We suppose such outcomes are bound to happen on a show about ex-cons and their troubled relationships, but it still pains us to report that several Love After Lockup stars have gone back to prison in recent years.
But before we get into the full list of cast members who have been arrested, we have the sad duty to report that a pair of fan favorites are no longer with us:
First, Tracie Wagaman passed away following a lifelong battle against addiction.
Shortly thereafter, LAL Season 1 star Alla Subbotina lost her life to an overdose.
Alla Subbotina appears on WeTV’s Love After Lockup. (WeTV)
Perhaps it was inevitable that a show focusing on some of the most troubled and marginalized members of American society would feature so many tragic outcomes.
There’s an argument to be made about whether the fame and influx of cash that comes from reality TV money is a good or bad thing in the lives of these extremely vulnerable men and women.
And obviously the answer to that question depends largely on the individual parolee and their situation.
It’s worth noting, however, that there’s a remarkably low recidivism rate among the Love After Lockup cast.
In fact, the list of cast members who have wound up back behind bars is surprisingly short.
An advertisement for the WeTV series Love After Lockup. (WeTV)
Which Love After Lockup Stars Have Gone Back to Prison?
Tony Wood
First on the list is Tony Wood, who is likely one of the least sympathetic figures in the show’s history.
He repeatedly exploited and cheated on Angela, whose willingness to forgive and trust her pathologically disloyal partner earned a good deal of criticism from fans.

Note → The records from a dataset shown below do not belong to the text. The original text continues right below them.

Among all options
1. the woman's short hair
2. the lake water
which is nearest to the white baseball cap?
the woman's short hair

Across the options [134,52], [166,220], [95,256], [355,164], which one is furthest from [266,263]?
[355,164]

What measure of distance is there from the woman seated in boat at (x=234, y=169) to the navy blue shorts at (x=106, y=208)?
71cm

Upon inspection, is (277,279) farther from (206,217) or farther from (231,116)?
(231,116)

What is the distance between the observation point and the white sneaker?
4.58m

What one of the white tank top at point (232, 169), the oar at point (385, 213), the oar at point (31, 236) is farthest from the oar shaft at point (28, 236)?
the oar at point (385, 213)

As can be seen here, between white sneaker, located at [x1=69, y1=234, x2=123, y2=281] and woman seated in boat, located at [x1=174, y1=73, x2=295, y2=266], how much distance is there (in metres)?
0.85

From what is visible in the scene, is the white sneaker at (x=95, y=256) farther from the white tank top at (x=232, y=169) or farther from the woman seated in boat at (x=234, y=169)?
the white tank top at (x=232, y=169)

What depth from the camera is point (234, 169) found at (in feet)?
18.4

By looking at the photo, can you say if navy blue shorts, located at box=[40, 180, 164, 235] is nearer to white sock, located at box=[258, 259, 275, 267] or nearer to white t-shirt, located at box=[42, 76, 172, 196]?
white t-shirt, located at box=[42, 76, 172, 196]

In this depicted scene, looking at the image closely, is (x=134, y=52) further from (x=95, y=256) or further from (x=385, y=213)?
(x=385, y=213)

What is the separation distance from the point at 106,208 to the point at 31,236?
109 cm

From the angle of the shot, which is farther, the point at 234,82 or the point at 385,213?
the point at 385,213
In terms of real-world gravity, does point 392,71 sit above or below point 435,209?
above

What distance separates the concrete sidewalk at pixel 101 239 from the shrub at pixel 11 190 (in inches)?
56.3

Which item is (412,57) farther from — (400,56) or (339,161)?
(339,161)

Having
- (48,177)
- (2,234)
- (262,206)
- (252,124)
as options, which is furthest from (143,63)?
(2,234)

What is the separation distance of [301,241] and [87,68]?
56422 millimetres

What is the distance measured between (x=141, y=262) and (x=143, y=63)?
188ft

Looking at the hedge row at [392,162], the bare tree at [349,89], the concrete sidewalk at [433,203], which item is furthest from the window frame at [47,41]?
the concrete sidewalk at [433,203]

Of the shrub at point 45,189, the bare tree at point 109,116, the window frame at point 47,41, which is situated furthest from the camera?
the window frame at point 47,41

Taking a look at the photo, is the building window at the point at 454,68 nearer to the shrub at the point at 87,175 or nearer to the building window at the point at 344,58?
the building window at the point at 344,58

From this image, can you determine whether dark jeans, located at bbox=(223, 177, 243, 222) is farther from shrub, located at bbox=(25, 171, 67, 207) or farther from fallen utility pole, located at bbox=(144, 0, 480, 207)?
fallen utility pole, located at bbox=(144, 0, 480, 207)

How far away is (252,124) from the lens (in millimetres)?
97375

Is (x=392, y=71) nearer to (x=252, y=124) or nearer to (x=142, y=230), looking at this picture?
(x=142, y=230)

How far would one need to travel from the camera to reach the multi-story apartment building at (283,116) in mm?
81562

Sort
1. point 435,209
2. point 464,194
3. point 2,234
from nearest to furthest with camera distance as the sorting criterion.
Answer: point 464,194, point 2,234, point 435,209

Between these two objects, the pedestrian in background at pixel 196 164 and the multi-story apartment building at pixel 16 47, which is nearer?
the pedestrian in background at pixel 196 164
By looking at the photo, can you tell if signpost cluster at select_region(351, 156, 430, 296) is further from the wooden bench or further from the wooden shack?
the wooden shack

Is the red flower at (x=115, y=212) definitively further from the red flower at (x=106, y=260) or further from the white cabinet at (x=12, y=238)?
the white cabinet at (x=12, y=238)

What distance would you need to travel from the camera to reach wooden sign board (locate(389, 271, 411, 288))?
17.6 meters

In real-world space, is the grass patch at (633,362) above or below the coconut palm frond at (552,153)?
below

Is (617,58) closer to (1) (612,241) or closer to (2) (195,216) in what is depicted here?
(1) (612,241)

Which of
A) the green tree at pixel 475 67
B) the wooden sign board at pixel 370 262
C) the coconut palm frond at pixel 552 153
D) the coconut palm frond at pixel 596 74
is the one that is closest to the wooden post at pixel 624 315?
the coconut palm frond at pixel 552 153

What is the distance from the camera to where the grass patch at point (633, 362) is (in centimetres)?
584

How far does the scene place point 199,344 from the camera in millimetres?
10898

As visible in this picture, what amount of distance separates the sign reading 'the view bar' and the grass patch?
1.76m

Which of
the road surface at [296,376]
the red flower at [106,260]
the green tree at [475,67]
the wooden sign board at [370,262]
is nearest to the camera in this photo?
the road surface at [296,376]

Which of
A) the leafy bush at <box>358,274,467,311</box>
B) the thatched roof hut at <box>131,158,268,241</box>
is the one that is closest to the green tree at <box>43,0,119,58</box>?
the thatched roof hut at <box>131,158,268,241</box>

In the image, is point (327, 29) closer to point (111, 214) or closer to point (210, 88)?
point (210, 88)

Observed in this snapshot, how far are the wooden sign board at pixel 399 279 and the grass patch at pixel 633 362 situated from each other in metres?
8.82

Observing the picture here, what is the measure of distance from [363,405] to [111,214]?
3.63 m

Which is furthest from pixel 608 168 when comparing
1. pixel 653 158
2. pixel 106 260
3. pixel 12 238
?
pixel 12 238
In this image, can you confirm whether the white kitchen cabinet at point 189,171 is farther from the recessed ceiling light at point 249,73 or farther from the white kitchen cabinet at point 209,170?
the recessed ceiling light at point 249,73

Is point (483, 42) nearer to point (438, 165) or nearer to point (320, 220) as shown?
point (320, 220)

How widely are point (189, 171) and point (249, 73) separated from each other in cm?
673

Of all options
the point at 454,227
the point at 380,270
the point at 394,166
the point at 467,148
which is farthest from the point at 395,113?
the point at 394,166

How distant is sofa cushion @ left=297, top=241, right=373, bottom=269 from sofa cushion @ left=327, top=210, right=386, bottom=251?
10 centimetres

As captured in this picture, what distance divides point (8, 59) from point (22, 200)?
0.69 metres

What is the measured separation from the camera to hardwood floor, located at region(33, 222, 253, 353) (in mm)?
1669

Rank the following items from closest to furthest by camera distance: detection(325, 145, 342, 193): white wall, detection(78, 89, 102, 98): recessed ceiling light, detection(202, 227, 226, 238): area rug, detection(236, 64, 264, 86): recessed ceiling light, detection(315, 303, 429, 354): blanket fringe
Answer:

As you may recall, Tony’s first — and, remarkably, only! — post-prison arrest was documented on the show.
He was picked up for breaking his parole during his time on LAL, but somehow, he hasn’t been arrested since!
Tony and Angela appear on an episode of the WeTV series Love After Lockup. (WeTV)
Of course, Angela says he later skipped town with her car and $4,000 in cash, and if he continues to engage in that sort of behavior, he may not be a free man for much longer.
Lizzie Kommes
Next is Lizzie Kommes, who was open about exploiting Scott and other men that she “met” behind bars.
But Lizzie eventually decided to leave her army of sugar daddies behind, and she landed a stable factory job shortly thereafter.
Fans were overjoyed when Kommes revealed that she had managed to beat the substance abuse issues that had caused the majority of her legal woes.
Unfortunately, that period of stability didn’t last very long.
Though she’s not in jail at the moment, Lizzie was arrested several more times as a result of a tumultuous relationship.
Lizzie and Scott appear on an episode of the WeTV series Love After Lockup. (WeTV)
She also admitted that she had lied to fans about getting sober.
Here’s hoping she can get back on the right path soon.
Other than Alla, who was unfortunately arrested numerous times as a result of her fatal battle with substance abuse, the rest of the Season 1 cast have all managed to stay out of jail!
So congratulations are in order for Garrett Tanner, Lamar Jackson (the Los Angeles resident, not the Baltimore Ravens quarterback), and Dominic Dalla Nora, who is still married to wife Mary.
In fact, the Noras recently announced that Mary is pregnant with the couple’s second child!
Michael Simmons
Somehow, despite all the time he devoted to impregnating every woman east of the Mississippi, Michael was also able to find a place in his busy for his greatest love — petty crime.
Michael Simmons appears on an episode of the WeTV series Love After Lockup. (WeTV)
Simmons was arrested for felony drug possession in 2018, and as Starcasm notes, that brush with the law was side-stepped by producers, even though it happened while he was filming the show.
Simmons was later picked up in Florida for felony child neglect.
He was arrested again in Miami in 2023 for a felony count of battery of a police officer and a felony count of resisting an officer but was allowed to enter a “deferred prosecution” program that essentially amounts to probation.
So, against all odds, Simmons is currently a free man! Progress!
Clint Brady
Clint — whose divorce from Trace Wagaman was finalized just weeks before her death — wasn’t even one of the convicts on the show, but he’s still got quite a rap sheet.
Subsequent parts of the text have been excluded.